━━━━━ Excerpted text
6. In addition to the above submission, he would also incidentally question the maintainability of the petition under Section 482, Cr.P.C. by pointing that the second revision is barred and the said bar cannot be circumvented by filing the application under Section 482, Cr.P.C.

7. Let us at the outset would understand the brief facts culled out from the complaint and other records before dealing with the questions raised in this case :

(a) Mohamed Omar (Al) is the Proprietor of M/s. Twaik Estt. International, Madras, which is engaged in the recruitment of manpower for employment in Gulf countries. One Muthuvappa, who is the brother of Al had been carrying on business in the name of Feraha Traders in Jeddah. The said Muthuvappa was canvassing and processing Visas to the firm of Al, namely M/s. Twaik Estt. International, Madras. He came in contact with one Ahmed Anoor at Jeddah. He had arranged 260 Visas to his friend Muthuvappa. Towards the same, certain amounts were payable by Muthuvappa to Ahmed Anoor. A2 is M/s. Royal Consultants situated at Bombay. William Masceranhas (A3) is the Director of the said company. He is also engaged in the recruitment of skilled and unskilled workers for various Principals in Gulf countries including the said Ahmed Anoor. Totalling about 440 persons were recruited through M/s. Twaik Estt. International, Madras (A1). On the instruction of the said Ahmed Anoor, A1 paid Rs. 55,90,000/- to A2 which was payable to him by Ahmed Anoor.

(b) On information about the involvement of Al Mohamed Omar in this dealing, on 20-9-1994 the respondent, officials searched both office premises and residential premises of the first accused at Madras and recovered incriminating documents. While he was interrogated, first accused stated that he had made payments totalling to Rs. 55,90,000/-to M/s. Royal Consultants Private Limited (A2) and on behalf of A2, William Masceranhas (A3) received the same on the instruction of Ahmed Anoor of Saudi Arabia. On the basis of this statement, the search was conducted in A2's office and recovered some incriminating documents. A3 admitted that he received Rs. 55,90,000/- from Mohamed Omar of Madras in about 5 to 6 instalments at the instruction of Ahmed Anoor of Saudi Arabia. Since the act of giving and receiving the amount on behalf of the person outside India would attract the offences under the Act, the complaint was filed against all the three before the trial Court at Madras.

8. The petition under Section 201, Cr.P.C. has been filed before the trial Court questioning the jurisdiction only by A2 and A3, the petitioners stating that they cannot be jointly tried along with Al who is stated to have committed the offence at Madras, since the alleged offence committed by the petitioners is at Bombay and, therefore, the Court at Madras will have no jurisdiction to try the petitioners for the offences committed by them outside the jurisdiction of Madras.

9. It is true, as pointed out by the learned counsel for the respondent/complainant, that the unsuccessful petitioners after obtaining dismissal orders both before the trial Court as well as the revisional Court, have approached this Court under Section 482, Cr.P.C. which is normally not to be entertained as it would amount to second revision.
━━━━━━━━━━
━━━━━ Supplied records
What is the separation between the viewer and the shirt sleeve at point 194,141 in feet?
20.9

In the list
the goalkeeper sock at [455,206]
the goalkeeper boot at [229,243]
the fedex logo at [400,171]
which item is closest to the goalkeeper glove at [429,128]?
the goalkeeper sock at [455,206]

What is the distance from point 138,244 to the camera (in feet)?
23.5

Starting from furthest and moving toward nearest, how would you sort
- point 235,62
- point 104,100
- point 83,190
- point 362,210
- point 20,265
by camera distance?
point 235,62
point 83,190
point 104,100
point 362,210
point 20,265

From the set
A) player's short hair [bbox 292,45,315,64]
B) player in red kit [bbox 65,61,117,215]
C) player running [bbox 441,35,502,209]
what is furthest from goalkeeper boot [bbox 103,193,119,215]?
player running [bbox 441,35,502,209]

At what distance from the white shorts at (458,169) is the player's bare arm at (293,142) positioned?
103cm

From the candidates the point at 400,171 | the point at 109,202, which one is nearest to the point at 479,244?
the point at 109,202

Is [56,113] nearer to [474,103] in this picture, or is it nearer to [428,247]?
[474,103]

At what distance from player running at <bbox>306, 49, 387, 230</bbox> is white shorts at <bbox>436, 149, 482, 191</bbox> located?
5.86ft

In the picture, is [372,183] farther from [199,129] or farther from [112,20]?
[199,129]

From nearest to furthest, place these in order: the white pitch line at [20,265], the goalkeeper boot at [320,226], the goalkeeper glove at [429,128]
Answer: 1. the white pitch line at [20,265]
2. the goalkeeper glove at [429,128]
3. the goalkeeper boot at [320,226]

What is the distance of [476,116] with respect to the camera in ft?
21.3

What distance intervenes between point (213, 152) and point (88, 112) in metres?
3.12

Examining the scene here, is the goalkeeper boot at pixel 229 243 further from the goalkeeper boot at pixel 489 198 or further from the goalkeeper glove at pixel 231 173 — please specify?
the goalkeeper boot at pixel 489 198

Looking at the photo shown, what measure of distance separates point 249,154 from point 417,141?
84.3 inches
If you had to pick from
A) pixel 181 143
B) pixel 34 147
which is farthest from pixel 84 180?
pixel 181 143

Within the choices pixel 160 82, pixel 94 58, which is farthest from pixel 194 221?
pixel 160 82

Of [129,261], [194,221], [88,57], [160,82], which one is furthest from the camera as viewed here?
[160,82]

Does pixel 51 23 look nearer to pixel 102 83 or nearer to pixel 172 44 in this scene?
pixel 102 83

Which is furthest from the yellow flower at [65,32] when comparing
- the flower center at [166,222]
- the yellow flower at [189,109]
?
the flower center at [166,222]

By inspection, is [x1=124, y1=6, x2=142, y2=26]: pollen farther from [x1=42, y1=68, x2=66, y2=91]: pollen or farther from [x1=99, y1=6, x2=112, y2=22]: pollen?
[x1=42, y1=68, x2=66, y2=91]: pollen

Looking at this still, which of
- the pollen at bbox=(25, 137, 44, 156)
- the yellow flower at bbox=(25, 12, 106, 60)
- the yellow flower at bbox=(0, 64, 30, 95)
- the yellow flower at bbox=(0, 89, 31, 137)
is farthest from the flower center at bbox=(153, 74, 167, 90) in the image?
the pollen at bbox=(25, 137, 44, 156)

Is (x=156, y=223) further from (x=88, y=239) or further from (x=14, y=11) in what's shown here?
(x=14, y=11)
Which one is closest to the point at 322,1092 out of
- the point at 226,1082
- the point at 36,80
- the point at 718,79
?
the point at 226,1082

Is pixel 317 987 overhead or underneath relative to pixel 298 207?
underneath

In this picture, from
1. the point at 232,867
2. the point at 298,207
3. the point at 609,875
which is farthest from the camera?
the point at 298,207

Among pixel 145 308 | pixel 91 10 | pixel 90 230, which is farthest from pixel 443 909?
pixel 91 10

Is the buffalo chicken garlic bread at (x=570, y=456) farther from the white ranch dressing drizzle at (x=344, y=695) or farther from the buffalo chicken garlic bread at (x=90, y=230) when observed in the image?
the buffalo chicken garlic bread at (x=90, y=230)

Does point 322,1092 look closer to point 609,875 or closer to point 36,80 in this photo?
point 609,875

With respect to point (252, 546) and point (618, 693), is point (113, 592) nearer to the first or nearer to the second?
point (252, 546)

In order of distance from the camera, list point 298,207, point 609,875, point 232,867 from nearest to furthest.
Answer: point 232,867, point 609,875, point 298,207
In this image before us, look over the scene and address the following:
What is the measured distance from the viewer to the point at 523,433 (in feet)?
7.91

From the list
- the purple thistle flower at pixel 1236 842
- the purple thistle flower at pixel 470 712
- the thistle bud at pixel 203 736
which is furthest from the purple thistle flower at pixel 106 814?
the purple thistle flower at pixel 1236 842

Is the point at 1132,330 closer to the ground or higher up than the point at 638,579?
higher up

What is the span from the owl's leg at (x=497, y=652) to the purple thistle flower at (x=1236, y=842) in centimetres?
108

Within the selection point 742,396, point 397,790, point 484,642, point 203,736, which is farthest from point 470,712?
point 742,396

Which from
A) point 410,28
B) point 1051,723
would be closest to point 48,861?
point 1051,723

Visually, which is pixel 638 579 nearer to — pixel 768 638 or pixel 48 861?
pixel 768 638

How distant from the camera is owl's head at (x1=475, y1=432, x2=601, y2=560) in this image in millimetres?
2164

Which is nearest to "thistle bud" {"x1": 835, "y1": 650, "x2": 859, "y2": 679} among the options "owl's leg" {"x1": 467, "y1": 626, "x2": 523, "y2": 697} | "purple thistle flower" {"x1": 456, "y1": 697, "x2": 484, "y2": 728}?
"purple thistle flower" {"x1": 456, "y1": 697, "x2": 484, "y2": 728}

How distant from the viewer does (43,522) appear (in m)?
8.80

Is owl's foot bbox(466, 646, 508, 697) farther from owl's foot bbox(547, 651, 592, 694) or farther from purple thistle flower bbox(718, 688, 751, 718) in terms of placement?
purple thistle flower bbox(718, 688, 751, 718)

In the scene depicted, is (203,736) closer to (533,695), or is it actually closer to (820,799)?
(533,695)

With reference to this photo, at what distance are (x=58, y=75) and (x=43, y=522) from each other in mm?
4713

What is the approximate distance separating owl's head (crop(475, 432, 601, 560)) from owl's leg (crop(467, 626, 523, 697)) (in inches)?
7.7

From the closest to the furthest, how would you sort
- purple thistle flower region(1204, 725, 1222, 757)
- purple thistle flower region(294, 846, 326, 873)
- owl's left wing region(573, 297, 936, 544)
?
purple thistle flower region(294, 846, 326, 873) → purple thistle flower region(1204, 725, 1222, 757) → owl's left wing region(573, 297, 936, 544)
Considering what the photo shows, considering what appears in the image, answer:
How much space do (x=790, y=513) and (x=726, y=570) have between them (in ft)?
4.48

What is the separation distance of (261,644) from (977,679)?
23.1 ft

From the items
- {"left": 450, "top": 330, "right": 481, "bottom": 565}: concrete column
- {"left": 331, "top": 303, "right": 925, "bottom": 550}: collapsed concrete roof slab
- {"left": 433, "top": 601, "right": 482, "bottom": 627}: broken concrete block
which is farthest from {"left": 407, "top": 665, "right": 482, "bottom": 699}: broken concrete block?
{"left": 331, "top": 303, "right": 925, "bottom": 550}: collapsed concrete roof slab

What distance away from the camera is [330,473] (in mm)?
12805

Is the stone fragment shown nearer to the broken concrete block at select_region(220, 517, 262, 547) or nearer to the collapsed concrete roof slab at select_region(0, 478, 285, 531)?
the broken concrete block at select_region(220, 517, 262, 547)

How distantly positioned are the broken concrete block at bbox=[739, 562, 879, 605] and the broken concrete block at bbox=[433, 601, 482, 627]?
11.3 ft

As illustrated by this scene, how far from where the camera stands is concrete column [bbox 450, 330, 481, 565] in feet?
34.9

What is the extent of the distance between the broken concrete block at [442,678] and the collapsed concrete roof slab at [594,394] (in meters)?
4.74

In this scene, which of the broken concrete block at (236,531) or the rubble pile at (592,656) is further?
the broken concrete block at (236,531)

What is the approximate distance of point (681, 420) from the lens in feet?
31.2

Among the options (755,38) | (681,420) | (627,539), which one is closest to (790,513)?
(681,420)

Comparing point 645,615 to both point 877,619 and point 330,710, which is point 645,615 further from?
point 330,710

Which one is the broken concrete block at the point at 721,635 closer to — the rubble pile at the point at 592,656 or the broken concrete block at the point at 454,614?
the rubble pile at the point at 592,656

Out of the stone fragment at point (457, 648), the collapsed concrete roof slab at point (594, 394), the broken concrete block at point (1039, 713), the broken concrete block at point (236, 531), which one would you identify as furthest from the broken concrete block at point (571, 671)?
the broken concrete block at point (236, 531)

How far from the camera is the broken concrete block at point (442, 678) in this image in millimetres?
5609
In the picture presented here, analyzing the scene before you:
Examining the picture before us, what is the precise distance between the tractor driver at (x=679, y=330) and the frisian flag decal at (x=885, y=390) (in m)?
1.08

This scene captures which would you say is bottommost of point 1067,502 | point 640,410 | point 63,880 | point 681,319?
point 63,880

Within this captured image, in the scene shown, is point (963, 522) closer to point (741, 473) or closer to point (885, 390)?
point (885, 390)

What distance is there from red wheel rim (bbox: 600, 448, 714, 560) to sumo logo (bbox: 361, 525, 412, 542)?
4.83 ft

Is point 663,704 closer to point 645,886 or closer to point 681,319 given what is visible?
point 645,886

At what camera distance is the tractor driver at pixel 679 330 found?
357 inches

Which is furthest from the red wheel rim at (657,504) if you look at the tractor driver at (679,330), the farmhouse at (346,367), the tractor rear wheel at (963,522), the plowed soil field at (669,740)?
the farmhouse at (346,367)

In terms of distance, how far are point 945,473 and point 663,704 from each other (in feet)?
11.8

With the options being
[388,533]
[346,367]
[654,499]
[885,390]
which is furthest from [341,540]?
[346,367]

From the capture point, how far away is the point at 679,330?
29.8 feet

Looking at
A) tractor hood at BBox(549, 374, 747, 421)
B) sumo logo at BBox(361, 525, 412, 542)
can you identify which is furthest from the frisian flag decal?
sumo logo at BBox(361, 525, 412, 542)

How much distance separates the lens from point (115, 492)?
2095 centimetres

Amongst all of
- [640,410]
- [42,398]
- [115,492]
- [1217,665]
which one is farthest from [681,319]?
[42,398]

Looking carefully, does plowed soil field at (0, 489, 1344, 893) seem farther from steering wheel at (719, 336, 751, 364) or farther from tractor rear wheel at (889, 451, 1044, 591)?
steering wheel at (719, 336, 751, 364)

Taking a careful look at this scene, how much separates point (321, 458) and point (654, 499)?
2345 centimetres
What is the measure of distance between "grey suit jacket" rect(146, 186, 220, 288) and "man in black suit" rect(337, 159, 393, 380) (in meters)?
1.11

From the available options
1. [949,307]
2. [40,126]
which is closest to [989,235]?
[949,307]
━━━━━━━━━━
■ **Task instructions**
1: Translate the sentence "A2 is M/s. Royal Consultants situated at Bombay." from the excerpted text into Spanish.
2: According to the excerpted text, on what date did the respondent officials search the premises of the first accused at Madras?
3: Update the excerpted text between "6. In addition" and "application under Section 482, Cr.P.C.", inclusive, replacing "application" with "motion".
Rely on the excerpted text alone.

■ **Worked answers**
1: A2 es M/s. Royal Consultants, ubicada en Bombay.

2: 20-9-1994

3:
6. In addition to the above submission, he would also incidentally question the maintainability of the petition under Section 482, Cr.P.C. by pointing that the second revision is barred and the said bar cannot be circumvented by filing the motion under Section 482, Cr.P.C.